同一時刻,眾人感覺身上的靈壓消失,反而是對面鬼修佝僂的腰被壓得更加彎曲,卻仍強撐著不肯跪地,骨骼傳出喀喀的斷裂聲。秋翊致抬頭一看,裴長清一身白衣,衣袂飄飄,長身鶴立,擋在了幾人面前。
「宵小當誅。」裴長清淡淡地道,拿著絕霜劍的手一揮,凌厲劍氣直往鬼修衝去,鬼修硬生生捱了一記,當即不支跪下。

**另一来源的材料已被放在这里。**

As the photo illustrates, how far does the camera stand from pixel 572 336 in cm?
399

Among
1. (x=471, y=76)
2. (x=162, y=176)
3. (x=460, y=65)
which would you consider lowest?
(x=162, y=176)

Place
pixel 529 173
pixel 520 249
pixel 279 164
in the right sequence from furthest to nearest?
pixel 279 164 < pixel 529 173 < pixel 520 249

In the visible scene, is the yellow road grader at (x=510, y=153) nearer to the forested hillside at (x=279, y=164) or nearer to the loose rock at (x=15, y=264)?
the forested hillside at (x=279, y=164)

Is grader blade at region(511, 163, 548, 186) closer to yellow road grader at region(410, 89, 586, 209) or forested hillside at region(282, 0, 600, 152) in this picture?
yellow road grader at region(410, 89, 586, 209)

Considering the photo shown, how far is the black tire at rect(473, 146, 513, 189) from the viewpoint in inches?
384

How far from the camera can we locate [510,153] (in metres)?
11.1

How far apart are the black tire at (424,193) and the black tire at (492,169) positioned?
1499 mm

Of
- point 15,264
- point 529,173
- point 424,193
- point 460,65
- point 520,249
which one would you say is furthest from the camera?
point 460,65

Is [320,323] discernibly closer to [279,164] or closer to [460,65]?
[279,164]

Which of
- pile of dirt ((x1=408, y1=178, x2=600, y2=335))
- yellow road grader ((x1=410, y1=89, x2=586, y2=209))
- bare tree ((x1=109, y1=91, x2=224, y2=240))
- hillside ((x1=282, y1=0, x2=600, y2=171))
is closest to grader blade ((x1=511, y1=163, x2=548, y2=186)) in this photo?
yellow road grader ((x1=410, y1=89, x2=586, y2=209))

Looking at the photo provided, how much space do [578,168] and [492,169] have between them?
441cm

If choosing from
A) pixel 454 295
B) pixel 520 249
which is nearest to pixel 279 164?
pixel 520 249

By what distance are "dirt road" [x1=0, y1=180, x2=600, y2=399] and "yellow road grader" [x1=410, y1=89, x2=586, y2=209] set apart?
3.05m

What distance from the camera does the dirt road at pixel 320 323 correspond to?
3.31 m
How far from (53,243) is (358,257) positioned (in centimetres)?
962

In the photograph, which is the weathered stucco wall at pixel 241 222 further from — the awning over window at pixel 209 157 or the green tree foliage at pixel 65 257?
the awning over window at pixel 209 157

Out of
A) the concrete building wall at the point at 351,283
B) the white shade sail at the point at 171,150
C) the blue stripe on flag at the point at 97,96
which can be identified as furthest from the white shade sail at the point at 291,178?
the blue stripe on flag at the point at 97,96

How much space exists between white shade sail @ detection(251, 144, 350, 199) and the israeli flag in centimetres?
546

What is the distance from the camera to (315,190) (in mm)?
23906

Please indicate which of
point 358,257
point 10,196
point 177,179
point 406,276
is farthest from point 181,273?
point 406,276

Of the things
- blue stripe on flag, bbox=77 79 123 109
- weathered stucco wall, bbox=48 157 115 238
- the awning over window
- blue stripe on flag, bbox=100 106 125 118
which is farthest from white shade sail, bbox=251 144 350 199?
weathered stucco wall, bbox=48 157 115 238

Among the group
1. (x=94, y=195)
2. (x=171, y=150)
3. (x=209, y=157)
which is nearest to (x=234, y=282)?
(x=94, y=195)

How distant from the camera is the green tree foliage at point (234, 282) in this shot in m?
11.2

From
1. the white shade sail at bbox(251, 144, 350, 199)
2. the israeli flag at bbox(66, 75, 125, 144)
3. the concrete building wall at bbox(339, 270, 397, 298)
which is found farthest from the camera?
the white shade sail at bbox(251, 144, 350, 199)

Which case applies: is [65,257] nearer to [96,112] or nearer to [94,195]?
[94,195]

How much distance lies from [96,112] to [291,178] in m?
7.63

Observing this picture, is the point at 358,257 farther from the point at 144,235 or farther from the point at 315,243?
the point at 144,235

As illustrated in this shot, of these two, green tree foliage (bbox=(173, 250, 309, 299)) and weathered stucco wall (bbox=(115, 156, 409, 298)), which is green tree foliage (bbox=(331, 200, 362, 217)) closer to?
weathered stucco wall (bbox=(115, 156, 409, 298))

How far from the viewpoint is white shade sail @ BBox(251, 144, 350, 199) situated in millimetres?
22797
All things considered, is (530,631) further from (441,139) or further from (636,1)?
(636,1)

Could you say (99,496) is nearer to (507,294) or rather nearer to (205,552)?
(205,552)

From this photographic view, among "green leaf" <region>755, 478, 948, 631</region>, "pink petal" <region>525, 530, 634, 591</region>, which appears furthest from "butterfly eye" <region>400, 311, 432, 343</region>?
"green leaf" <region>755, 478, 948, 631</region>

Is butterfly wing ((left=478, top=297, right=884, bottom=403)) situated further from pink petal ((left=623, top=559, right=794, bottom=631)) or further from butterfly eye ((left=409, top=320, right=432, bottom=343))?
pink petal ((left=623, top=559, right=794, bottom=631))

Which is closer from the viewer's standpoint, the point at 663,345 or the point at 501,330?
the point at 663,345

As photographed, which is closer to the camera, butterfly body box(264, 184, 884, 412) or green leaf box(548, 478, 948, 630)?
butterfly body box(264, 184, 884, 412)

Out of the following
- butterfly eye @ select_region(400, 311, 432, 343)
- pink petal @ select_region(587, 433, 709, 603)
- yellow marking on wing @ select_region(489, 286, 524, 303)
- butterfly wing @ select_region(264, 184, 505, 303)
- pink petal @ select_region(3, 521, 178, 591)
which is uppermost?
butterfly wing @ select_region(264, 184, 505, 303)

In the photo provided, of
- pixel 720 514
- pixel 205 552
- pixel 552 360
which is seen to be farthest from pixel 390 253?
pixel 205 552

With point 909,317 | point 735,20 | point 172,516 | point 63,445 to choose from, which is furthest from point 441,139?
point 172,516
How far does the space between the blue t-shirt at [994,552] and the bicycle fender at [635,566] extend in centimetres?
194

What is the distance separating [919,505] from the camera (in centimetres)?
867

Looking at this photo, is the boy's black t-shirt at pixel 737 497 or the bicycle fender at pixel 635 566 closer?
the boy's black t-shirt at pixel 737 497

「為什麼!為什麼事到如今就差一步,你們破了陣,身上卻沒有疫毒,為什麼!」像是突然察覺到一般,那鬼修不甘的吼著,本就半不似人臉的面容更加扭曲,秋翊致聽見了後方齊初妍乾嘔一聲。
「疫毒,果然是你做的?」秋翊致道。見裴長清向前走去,忙道:「師尊小心,這鬼修讓幻境中人都感染了疫毒!」
裴長清蹙眉頷首,往前走了兩步,雖未靠近那口枯井,但以靈識往那處一看,果然發現一個還在運作之中的陣眼。他隨即抬手,絕霜劍飛出,在鬼修撕心裂肺的吼叫中,將陣眼毀去。
「姜湘城在數百年前便已經死了!你為什麼還要毀掉我創建的幻境!」鬼修淒厲地朝裴長清哭吼著,「那是我的家!你還我姜湘城,還我家!」
「既然那是你的家,你還讓姜湘城遍布疫毒,生靈塗炭?」秋翊致忍不住質問,想起幻境中悽慘的樣貌,即使只是幻象,也不由得生出悲憫之心。
「你懂什麼!我這都是為了抓出當年害我們的人……」鬼修邊哭邊笑,模樣十分詭異,「你不知道,當年一場疫毒,我姜湘城兩千人全數埋葬,我也病死了,卻有幸轉做鬼修,就是為了找出當年害我們之人,然後狠狠復仇!」
「那和無辜路過的人有何干係?你這般做,與當初害你們之人又有何區別?」
「我才不管!就算你們無辜,最好也嘗嘗我們當初的痛苦,這樣我死去的家人和同胞們才不會走得如此冤屈!」鬼修發狂般道:「我還沒找出兇手!我以冤鬼之身投入道修,苟延殘喘活到現在,都還沒找出當年兇手!叫我如何甘心!」
秋翊致聞言皺眉,裴長清以劍一擋,示意秋翊致退後些許。
但見其似乎有問必答,秋翊致便又問:「如果在幻境中身死,現實中會怎樣?」
「這是什麼問題?當然是一樣死去了!」鬼修模樣瘋魔,轉而哈哈大笑,「包括身上的疫毒,全部都會被帶到現實,到時便讓這人間嘗試一下當初我們痛不欲生的滋味!」
聽見鬼修之答,從幻境全身而退的幾人都不寒而慄。那鬼修還想再吼些什麼,裴長清卻已刺出絕霜劍,鬼修被一劍穿心,佝僂的身影顫顫巍巍地倒下,隨即沒了氣息,神滅形消。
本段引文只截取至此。